Publié le 14 févr. 13 11:58:55 GMT+01:00
Jlenjo dit:
Papi, tu es un tendre finalement (pourquoi finalement d'ailleurs ?). Je rectifie : tu es un tendre. Non, ce n'est même pas ça, c'est autre chose, beaucoup de choses, ça va loin et c'est beau.
vu avec plein de "+" émus également.

En réponse à un message antérieur du 21 juin 13 14:25:11 GMT+02:00
Dernière modification par l'auteur le 21 juin 13 14:52:32 GMT+02:00
Cela est la faute de Bag...Son com sur Mazetier.
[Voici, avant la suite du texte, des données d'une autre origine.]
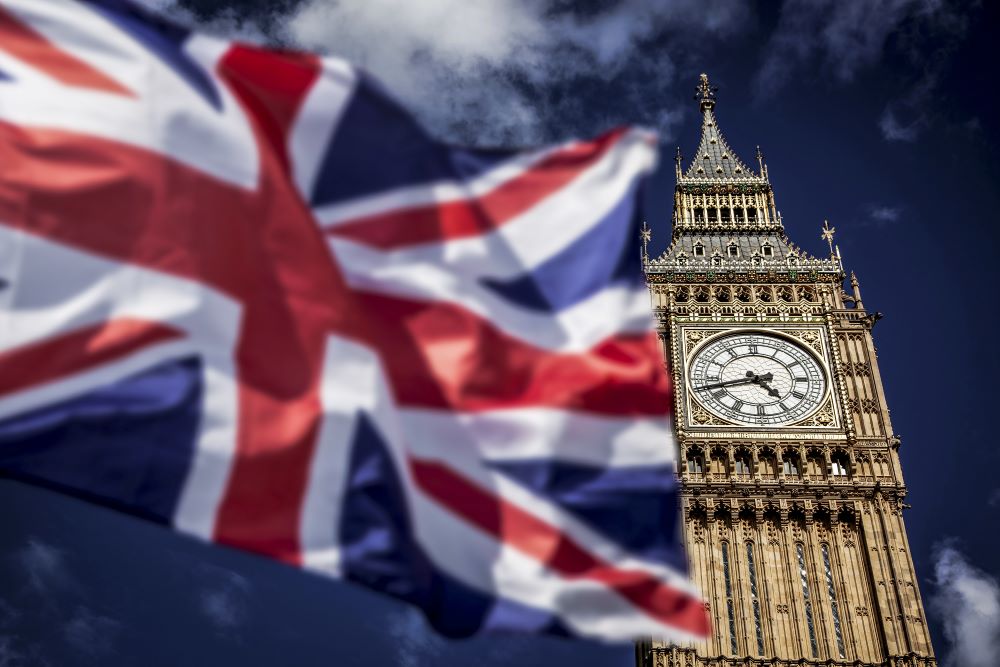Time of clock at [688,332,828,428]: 4:42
Le problème entre l'inné et l'acquis pour les sentiments.
Rouvrons la guerre Diderot - Rousseau.
Le progrès est source de catastrophe pour l'un. La nature est source de progrès pou l'autre.
Ton com sur Mazetier m'a fait lire la presse de tous courants sur son projet : Supprimer le terme maternel(le). Cette dame (divine Ocypéte*) m'a irrité.
La relation que l'on peut avoir avec sa mère est irrationnelle.
M'est revenu en mémoire cet épisode. Je n'ai pas mis témoignage mais anecdote pour m'en dédouaner...
Pourquoi cette nuit, ce jeune n'a-t'il imploré que sa mère ? Pour un père on a du respect, de la fierté, de l'orgueil, pour ses frères et soeurs de l'amour. (La storgé des grecs).
La mère ? Dans le désespoir on cherche le refuge où s'apaiser, "l'empreinte génomique parentale" est évidente.
Pas un instant il n'a parlé de son père, de ses frères et soeurs, de sa famille ; dans son désarroi le seul lien qui le retenait encore au fait de vivre c'était sa mère comme un espoir éperdu. Il y a là des réponses que la génétique devrait pouvoir donner.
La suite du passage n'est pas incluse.